## Objetivo 1
Responde estas preguntas con datos del texto de lectura:
(a) ¿Qué bebidas se dan como ejemplo de los estimulantes que la iglesia pide no consumir?
(b) ¿Qué estudió el papá de quien narra?
(c) ¿Qué edades tenían aproximadamente los niños cuando se habló de bautizarlos por la Iglesia católica?
## Objetivo 2
Reproduce sin ningún cambio el fragmento del texto de lectura que va desde "La iglesia a" hasta "está muy bien.", incluido este último.

## Texto para leer
Con Andrés no batallo. Él se prepara por su cuenta y obedece a la hora de meterse a bañar, a veces plancha su camisa, en fin, sin ningún problema.


La iglesia a la que asiste pide que sus miembros no se metan nada que pudiera hacerles daño a su cuerpo, incluyendo ningún tipo de estimulante por pequeño que sea como el té o el café. Yo no estoy de acuerdo con que eso realmente haga daño, pero sí estoy de acuerdo en que promuevan que no deben meterse cosas que sean perjudiciales para el organismo; eso está muy bien.


Al principio, hace años, se me hizo raro que fueran a la Iglesia mormona. Lo desconocido siempre levanta sospechas, especialmente en nuestra profunda tradición católica y nuestra falta de cuestionamiento de nuestras ideas. Vengo de una familia como la de millones en las que no asistir a misa puede pasar, pero participar activamente en otra creencia eso algo huele a una cochina traición. No se diga “promoverle” a los niños otras “extrañas” creencias. Hace algunos años mi papá me “sugirió” que mis hijos se bautizaran por la Iglesia católica (hasta el momento no ha sucedido). Los discutimos un poco. Básicamente le dije que creía que cuando los niños tuvieran edad para elegir (en ese momento los niños tenían aproximadamente tres y cinco años) pues que eligieran lo que mejor les pareciese. Sentí un dejo de tristeza, de impotencia, incluso de dolor ante mí postura. Para un hombre que estudió Derecho canónico y que conoce las creo que catorce causales de anulación matrimonial de la Iglesia católica, el asunto me parece que tuvo cierto impacto.

## Material extraído
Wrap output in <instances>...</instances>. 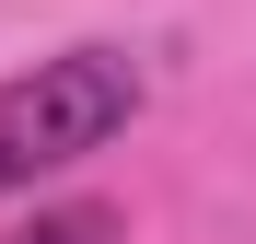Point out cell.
<instances>
[{
  "instance_id": "cell-2",
  "label": "cell",
  "mask_w": 256,
  "mask_h": 244,
  "mask_svg": "<svg viewBox=\"0 0 256 244\" xmlns=\"http://www.w3.org/2000/svg\"><path fill=\"white\" fill-rule=\"evenodd\" d=\"M116 233H128V221L105 210V198H70V210H35L12 244H116Z\"/></svg>"
},
{
  "instance_id": "cell-1",
  "label": "cell",
  "mask_w": 256,
  "mask_h": 244,
  "mask_svg": "<svg viewBox=\"0 0 256 244\" xmlns=\"http://www.w3.org/2000/svg\"><path fill=\"white\" fill-rule=\"evenodd\" d=\"M128 116H140V70H128L116 47H58V58H35L24 81H0V198H24L35 175L105 151Z\"/></svg>"
}]
</instances>
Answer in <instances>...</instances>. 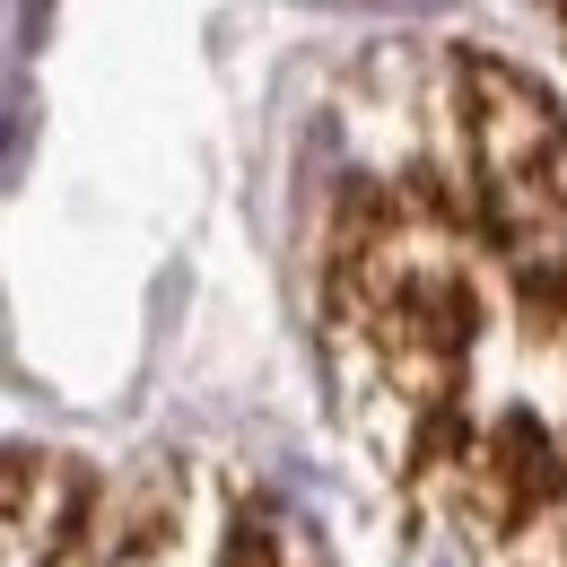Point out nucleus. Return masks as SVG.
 <instances>
[]
</instances>
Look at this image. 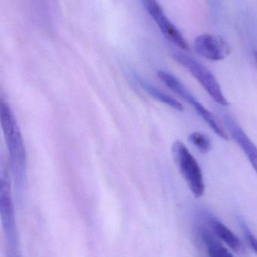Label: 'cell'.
<instances>
[{
  "label": "cell",
  "instance_id": "1",
  "mask_svg": "<svg viewBox=\"0 0 257 257\" xmlns=\"http://www.w3.org/2000/svg\"><path fill=\"white\" fill-rule=\"evenodd\" d=\"M0 121L10 153L15 181L18 187L22 189L26 180V150L17 120L7 102L1 101Z\"/></svg>",
  "mask_w": 257,
  "mask_h": 257
},
{
  "label": "cell",
  "instance_id": "2",
  "mask_svg": "<svg viewBox=\"0 0 257 257\" xmlns=\"http://www.w3.org/2000/svg\"><path fill=\"white\" fill-rule=\"evenodd\" d=\"M0 214L9 250L17 255L19 249V232L16 225L14 204L12 200L11 180L7 168L1 162L0 170Z\"/></svg>",
  "mask_w": 257,
  "mask_h": 257
},
{
  "label": "cell",
  "instance_id": "3",
  "mask_svg": "<svg viewBox=\"0 0 257 257\" xmlns=\"http://www.w3.org/2000/svg\"><path fill=\"white\" fill-rule=\"evenodd\" d=\"M171 152L174 162L189 190L195 198H201L205 191V183L202 171L196 159L187 147L179 140L173 143Z\"/></svg>",
  "mask_w": 257,
  "mask_h": 257
},
{
  "label": "cell",
  "instance_id": "4",
  "mask_svg": "<svg viewBox=\"0 0 257 257\" xmlns=\"http://www.w3.org/2000/svg\"><path fill=\"white\" fill-rule=\"evenodd\" d=\"M158 77L173 92L181 97L188 104L191 105L195 112L199 115L200 118L219 138L225 141H228V137L226 131L218 121L216 117L207 108L204 107V106H203L199 101H198L193 94L182 84L179 79L163 70H159L158 72Z\"/></svg>",
  "mask_w": 257,
  "mask_h": 257
},
{
  "label": "cell",
  "instance_id": "5",
  "mask_svg": "<svg viewBox=\"0 0 257 257\" xmlns=\"http://www.w3.org/2000/svg\"><path fill=\"white\" fill-rule=\"evenodd\" d=\"M173 58L193 76L205 90L206 92L217 104L222 106H228L229 105L219 82L211 72L207 70L204 65L191 57L185 55L183 52H174Z\"/></svg>",
  "mask_w": 257,
  "mask_h": 257
},
{
  "label": "cell",
  "instance_id": "6",
  "mask_svg": "<svg viewBox=\"0 0 257 257\" xmlns=\"http://www.w3.org/2000/svg\"><path fill=\"white\" fill-rule=\"evenodd\" d=\"M143 4L165 38L182 50L189 51L187 42L174 24L165 16L157 0H143Z\"/></svg>",
  "mask_w": 257,
  "mask_h": 257
},
{
  "label": "cell",
  "instance_id": "7",
  "mask_svg": "<svg viewBox=\"0 0 257 257\" xmlns=\"http://www.w3.org/2000/svg\"><path fill=\"white\" fill-rule=\"evenodd\" d=\"M194 49L200 56L212 61H222L231 53V48L223 38L210 34L197 37Z\"/></svg>",
  "mask_w": 257,
  "mask_h": 257
},
{
  "label": "cell",
  "instance_id": "8",
  "mask_svg": "<svg viewBox=\"0 0 257 257\" xmlns=\"http://www.w3.org/2000/svg\"><path fill=\"white\" fill-rule=\"evenodd\" d=\"M224 124L226 126L228 133L231 135L236 144L240 147L249 161L252 169L257 174V147L249 139L244 131L239 126L231 117L225 115L222 116Z\"/></svg>",
  "mask_w": 257,
  "mask_h": 257
},
{
  "label": "cell",
  "instance_id": "9",
  "mask_svg": "<svg viewBox=\"0 0 257 257\" xmlns=\"http://www.w3.org/2000/svg\"><path fill=\"white\" fill-rule=\"evenodd\" d=\"M209 221L212 231L219 240L224 242L234 252L237 253L243 252V246L241 240L225 224L214 217H210Z\"/></svg>",
  "mask_w": 257,
  "mask_h": 257
},
{
  "label": "cell",
  "instance_id": "10",
  "mask_svg": "<svg viewBox=\"0 0 257 257\" xmlns=\"http://www.w3.org/2000/svg\"><path fill=\"white\" fill-rule=\"evenodd\" d=\"M201 240L204 242L207 253L210 257H232L233 254L222 245L219 239L213 232L207 228L200 230Z\"/></svg>",
  "mask_w": 257,
  "mask_h": 257
},
{
  "label": "cell",
  "instance_id": "11",
  "mask_svg": "<svg viewBox=\"0 0 257 257\" xmlns=\"http://www.w3.org/2000/svg\"><path fill=\"white\" fill-rule=\"evenodd\" d=\"M135 79L138 84H140L141 88L147 93L150 94L151 97L156 100H159L161 103H164V104L167 105V106H170L172 109H175V110L178 111V112H183L184 110L182 103H180L178 100L174 99V97H171V96L168 95L165 93L162 92L160 90L158 89L156 87L153 86L151 84L149 83L147 81L143 78L140 77V76H135Z\"/></svg>",
  "mask_w": 257,
  "mask_h": 257
},
{
  "label": "cell",
  "instance_id": "12",
  "mask_svg": "<svg viewBox=\"0 0 257 257\" xmlns=\"http://www.w3.org/2000/svg\"><path fill=\"white\" fill-rule=\"evenodd\" d=\"M189 142L201 153H208L212 149V142L210 138L199 132L191 133L188 137Z\"/></svg>",
  "mask_w": 257,
  "mask_h": 257
},
{
  "label": "cell",
  "instance_id": "13",
  "mask_svg": "<svg viewBox=\"0 0 257 257\" xmlns=\"http://www.w3.org/2000/svg\"><path fill=\"white\" fill-rule=\"evenodd\" d=\"M240 225L243 234L246 237V241L248 242L252 250L257 254V237L252 234V231L249 229V226L246 225V222L243 219H240Z\"/></svg>",
  "mask_w": 257,
  "mask_h": 257
},
{
  "label": "cell",
  "instance_id": "14",
  "mask_svg": "<svg viewBox=\"0 0 257 257\" xmlns=\"http://www.w3.org/2000/svg\"><path fill=\"white\" fill-rule=\"evenodd\" d=\"M254 57H255V62H256L257 64V51L254 52Z\"/></svg>",
  "mask_w": 257,
  "mask_h": 257
}]
</instances>
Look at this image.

## Solución desarrollada 1
(a) El té y el café.
(b) Derecho canónico.
(c) Unos tres y cinco años.

## Solución desarrollada 2
La iglesia a la que asiste pide que sus miembros no se metan nada que pudiera hacerles daño a su cuerpo, incluyendo ningún tipo de estimulante por pequeño que sea como el té o el café. Yo no estoy de acuerdo con que eso realmente haga daño, pero sí estoy de acuerdo en que promuevan que no deben meterse cosas que sean perjudiciales para el organismo; eso está muy bien.